Address
- 809 Oxford Street Belvidere, Warren County, New Jersey, 07823 United States
- Coordinates: 40°49′27″N 75°03′56″W﻿ / ﻿40.824041°N 75.065671°W

District information
- Grades: PreK-12
- Superintendent: Jessica Garcia
- Business administrator: Rachelle Tjalma
- Schools: 2

Students and staff
- Enrollment: 580 (as of 2023–24)
- Faculty: 55.4 FTEs
- Student–teacher ratio: 10.5:1

Other information
- District Factor Group: DE
- Website: www.belvideresd.org
| Ind. | Per pupil | District spending | Rank (*) | K-12 average | %± vs. average |
| 1A | Total Spending | $16,562 | 10 | $18,891 | −12.3% |
| 1 | Budgetary Cost | 14,678 | 31 | 14,783 | −0.7% |
| 2 | Classroom Instruction | 8,354 | 26 | 8,763 | −4.7% |
| 6 | Support Services | 1,882 | 19 | 2,392 | −21.3% |
| 8 | Administrative Cost | 1,983 | 48 | 1,485 | 33.5% |
| 10 | Operations & Maintenance | 1,778 | 35 | 1,783 | −0.3% |
| 13 | Extracurricular Activities | 667 | 44 | 268 | 148.9% |
| 16 | Median Teacher Salary | 54,710 | 11 | 64,043 |
Data from NJDoE 2014 Taxpayers' Guide to Education Spending. *Of K-12 districts with up to 1,800 students. Lowest spending=1; Highest=49

= Belvidere School District =

School district in Warren County, New Jersey, US

The Belvidere School District is a comprehensive community public school district that serves students in pre-kindergarten through twelfth grade from Belvidere in Warren County, in the U.S. state of New Jersey.

As of the 2023–24 school year, the district, comprised of two schools, had an enrollment of 580 students and 55.4 classroom teachers (on an FTE basis), for a student–teacher ratio of 10.5:1.

Students from Harmony Township, Hope Township and White Township attend the district's high school as part of sending/receiving relationships with the respective districts.

==History==
As part of a cost-saving measure, Third Street School was closed after the 2018–19 school year and merged into Oxford Street Elementary School.

The district had been classified by the New Jersey Department of Education as being in District Factor Group "DE", the fifth-highest of eight groupings.
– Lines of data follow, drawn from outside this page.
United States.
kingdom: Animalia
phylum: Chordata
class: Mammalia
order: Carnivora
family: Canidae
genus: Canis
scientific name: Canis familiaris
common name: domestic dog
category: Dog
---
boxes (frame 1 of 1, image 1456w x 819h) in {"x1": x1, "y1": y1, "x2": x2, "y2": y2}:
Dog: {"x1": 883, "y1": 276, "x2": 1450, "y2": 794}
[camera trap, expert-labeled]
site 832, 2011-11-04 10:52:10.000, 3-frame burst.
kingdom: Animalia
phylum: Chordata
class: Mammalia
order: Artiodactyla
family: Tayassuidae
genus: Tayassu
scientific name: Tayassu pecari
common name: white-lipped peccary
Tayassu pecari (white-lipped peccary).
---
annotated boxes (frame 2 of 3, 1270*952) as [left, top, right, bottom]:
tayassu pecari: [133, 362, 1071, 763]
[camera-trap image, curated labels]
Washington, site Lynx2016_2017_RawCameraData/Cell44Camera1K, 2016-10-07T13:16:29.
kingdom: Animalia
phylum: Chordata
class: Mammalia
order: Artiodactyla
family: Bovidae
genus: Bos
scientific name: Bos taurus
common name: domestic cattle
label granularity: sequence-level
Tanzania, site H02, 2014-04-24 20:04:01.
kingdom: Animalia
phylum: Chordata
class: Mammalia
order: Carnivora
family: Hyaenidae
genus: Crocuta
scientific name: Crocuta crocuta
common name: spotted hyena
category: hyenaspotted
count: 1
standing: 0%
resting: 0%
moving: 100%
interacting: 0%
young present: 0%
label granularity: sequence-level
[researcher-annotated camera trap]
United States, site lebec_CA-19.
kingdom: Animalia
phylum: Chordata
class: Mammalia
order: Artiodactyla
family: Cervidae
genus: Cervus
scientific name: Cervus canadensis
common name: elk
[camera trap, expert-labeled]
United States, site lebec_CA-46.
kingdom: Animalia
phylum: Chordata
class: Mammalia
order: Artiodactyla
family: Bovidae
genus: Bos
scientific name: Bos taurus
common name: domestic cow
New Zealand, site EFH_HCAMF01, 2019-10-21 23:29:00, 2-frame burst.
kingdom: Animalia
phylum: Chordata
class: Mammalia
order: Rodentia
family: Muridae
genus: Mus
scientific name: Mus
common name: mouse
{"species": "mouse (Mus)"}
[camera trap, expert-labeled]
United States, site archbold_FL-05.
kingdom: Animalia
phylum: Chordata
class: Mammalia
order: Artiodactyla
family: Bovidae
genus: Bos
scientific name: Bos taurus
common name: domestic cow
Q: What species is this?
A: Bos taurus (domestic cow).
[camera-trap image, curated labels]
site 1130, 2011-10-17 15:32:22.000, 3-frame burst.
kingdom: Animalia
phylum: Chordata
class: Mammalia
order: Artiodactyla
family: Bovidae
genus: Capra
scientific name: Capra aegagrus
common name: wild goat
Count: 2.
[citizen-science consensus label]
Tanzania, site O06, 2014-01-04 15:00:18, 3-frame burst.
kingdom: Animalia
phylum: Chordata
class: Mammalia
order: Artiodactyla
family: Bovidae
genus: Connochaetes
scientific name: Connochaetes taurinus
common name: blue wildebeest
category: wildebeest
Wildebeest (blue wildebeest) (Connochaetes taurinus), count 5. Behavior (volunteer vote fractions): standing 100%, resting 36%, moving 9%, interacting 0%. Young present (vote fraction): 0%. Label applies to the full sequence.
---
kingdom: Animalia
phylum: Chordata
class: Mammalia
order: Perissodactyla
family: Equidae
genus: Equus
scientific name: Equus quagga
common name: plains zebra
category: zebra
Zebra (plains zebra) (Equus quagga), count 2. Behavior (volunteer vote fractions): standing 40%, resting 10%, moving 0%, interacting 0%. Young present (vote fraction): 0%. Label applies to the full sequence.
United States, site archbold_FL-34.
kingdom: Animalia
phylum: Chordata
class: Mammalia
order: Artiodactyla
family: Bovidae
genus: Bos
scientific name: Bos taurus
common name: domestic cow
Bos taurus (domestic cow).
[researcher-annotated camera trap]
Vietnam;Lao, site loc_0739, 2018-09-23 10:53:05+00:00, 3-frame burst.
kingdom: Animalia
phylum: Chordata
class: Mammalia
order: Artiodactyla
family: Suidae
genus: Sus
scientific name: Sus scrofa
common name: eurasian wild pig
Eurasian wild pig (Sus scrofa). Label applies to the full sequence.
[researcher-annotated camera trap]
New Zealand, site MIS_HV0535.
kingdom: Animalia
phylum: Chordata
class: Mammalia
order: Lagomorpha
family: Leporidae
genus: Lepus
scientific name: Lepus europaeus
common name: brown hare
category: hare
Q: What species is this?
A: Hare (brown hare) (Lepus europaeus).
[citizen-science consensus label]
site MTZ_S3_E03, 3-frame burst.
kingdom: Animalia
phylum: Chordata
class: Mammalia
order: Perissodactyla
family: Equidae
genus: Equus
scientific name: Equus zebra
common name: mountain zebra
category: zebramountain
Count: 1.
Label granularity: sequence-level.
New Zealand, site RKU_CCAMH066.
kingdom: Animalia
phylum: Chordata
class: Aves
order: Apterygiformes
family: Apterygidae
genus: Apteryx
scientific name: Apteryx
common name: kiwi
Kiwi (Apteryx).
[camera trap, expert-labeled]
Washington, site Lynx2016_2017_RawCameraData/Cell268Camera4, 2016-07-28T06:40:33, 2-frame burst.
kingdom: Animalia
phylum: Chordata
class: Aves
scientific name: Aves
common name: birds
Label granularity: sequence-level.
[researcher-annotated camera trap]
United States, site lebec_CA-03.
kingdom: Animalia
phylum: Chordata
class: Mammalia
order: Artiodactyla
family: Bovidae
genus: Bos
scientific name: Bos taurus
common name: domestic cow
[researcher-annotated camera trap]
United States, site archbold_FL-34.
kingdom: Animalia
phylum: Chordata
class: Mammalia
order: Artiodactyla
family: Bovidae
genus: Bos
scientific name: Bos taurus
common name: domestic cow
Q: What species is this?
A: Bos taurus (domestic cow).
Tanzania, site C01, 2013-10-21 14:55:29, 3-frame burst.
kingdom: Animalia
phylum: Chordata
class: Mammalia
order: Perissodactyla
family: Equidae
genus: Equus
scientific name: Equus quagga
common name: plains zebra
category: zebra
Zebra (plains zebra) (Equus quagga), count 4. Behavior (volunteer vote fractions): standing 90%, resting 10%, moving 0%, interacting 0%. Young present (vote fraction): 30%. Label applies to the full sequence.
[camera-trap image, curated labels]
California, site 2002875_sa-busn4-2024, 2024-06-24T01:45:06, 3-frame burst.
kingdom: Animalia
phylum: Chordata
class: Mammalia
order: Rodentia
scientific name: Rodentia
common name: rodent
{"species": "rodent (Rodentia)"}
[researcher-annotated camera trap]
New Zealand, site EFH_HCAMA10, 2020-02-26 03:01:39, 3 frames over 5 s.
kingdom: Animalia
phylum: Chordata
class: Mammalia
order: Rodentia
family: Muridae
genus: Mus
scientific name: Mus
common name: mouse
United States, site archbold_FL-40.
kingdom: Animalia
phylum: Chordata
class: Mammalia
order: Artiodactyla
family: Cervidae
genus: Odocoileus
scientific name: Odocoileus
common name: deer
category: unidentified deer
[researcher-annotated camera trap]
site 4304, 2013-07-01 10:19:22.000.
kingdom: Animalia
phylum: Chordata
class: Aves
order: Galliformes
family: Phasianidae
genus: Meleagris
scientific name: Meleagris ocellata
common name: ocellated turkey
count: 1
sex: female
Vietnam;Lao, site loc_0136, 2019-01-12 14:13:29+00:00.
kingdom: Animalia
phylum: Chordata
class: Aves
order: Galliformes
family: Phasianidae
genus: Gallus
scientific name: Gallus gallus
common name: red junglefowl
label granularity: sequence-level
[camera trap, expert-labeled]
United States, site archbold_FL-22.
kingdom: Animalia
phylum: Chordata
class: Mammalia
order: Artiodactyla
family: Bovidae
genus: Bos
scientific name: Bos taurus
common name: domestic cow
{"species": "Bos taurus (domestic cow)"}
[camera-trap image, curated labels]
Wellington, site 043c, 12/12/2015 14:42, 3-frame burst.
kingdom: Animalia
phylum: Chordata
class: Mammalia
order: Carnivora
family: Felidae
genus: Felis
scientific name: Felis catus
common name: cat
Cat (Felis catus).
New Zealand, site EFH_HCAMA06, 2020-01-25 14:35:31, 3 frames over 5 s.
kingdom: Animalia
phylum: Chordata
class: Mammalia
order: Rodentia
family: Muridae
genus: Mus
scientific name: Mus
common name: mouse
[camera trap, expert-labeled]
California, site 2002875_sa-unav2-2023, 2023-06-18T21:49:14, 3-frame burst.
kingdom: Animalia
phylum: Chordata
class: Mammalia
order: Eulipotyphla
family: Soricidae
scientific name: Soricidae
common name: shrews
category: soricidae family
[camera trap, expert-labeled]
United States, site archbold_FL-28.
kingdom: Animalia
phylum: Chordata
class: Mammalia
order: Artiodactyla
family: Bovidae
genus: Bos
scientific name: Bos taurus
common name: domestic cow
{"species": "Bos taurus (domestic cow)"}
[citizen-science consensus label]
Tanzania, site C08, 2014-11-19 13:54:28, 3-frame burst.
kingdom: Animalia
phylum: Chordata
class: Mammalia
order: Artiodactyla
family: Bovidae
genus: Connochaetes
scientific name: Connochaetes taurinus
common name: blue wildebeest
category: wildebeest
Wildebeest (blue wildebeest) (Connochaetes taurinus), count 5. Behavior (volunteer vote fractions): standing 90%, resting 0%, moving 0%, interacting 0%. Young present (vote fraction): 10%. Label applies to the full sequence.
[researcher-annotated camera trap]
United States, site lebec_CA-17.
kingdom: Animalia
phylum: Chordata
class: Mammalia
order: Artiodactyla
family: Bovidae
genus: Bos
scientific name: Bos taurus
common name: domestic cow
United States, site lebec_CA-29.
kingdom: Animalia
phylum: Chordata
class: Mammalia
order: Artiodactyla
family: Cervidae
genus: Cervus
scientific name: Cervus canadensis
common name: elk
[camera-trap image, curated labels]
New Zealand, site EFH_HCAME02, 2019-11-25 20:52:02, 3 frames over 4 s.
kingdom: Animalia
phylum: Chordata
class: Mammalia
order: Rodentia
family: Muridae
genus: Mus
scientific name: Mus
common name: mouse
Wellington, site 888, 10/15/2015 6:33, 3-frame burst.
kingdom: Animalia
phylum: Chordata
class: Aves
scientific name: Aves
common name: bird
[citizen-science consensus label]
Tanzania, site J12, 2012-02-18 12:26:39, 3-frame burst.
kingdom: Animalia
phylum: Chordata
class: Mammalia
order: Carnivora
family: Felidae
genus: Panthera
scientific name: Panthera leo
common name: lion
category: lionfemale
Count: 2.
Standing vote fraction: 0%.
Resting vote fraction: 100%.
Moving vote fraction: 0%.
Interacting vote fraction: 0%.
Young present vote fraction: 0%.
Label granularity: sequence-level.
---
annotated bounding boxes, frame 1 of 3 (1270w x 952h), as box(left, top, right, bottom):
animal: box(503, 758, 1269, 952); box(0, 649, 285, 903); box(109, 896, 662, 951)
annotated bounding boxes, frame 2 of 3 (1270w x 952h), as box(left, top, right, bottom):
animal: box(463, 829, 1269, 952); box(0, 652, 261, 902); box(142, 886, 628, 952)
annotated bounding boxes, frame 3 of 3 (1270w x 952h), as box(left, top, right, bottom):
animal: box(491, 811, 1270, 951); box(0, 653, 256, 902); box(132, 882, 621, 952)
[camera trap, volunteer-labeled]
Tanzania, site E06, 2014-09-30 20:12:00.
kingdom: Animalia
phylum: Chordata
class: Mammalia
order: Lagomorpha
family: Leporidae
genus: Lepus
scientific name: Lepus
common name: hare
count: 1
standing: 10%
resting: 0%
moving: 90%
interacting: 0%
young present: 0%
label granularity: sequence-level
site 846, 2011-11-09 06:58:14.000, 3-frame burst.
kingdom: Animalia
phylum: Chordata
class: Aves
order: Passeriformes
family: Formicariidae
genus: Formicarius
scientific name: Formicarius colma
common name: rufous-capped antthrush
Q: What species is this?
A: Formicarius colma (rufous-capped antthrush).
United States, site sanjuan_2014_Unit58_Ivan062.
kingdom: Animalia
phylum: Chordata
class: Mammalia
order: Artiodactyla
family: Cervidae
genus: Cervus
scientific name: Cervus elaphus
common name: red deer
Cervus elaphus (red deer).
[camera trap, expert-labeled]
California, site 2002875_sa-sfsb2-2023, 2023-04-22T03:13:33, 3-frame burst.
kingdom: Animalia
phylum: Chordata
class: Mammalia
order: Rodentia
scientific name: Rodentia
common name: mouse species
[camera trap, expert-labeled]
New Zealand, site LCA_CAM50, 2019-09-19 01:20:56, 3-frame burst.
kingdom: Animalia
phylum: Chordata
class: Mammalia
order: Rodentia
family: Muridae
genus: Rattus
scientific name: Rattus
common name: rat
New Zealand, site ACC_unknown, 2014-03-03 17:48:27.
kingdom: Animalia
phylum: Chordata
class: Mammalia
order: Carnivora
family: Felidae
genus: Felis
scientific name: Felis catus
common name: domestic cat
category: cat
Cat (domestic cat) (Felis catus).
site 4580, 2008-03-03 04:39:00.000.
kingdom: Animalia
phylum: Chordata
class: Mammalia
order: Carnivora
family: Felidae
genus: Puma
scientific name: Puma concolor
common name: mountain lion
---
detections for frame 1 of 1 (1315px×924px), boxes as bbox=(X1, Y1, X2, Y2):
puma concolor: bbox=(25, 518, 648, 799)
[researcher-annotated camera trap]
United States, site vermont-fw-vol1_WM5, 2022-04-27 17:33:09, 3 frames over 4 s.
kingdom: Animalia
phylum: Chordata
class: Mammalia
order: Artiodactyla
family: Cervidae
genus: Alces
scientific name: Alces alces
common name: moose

District Factor Groups organize districts statewide to allow comparison by common socioeconomic characteristics of the local districts. From lowest socioeconomic status to highest, the categories are A, B, CD, DE, FG, GH, I and J.

The district had participated in the Interdistrict Public School Choice Program, having been approved on July 14, 2000, to participate in the program. Seats in the program for non-resident students were specified by the district and allocated by lottery, with tuition paid for participating students by the New Jersey Department of Education.

==Schools==
Schools in the district (with 2023–24 enrollment data from the National Center for Education Statistics) are:
- Elementary school
- Belvidere Elementary School with 259 students in grades PreK–8
  - Jessica McKinney, principal
- High school
- Belvidere High School with 318 students in grades 9–12
  - Christopher Karabinus, principal

==Administration==
Senior members of the district's administration are:
- Jessica Garcia, superintendent
- Rachelle Tjalma, business administrator and board secretary

==Board of education==
The district's board of education is composed of nine members who set policy and oversee the fiscal and educational operation of the district through its administration. As a Type II school district, the board's trustees are elected directly by voters to serve three-year terms of office on a staggered basis, with three seats up for election each year held (since 2012) as part of the November general election. The board appoints a superintendent to oversee the district's day-to-day operations and a business administrator to supervise the business functions of the district. The board includes an additional member from each of the three sending districts.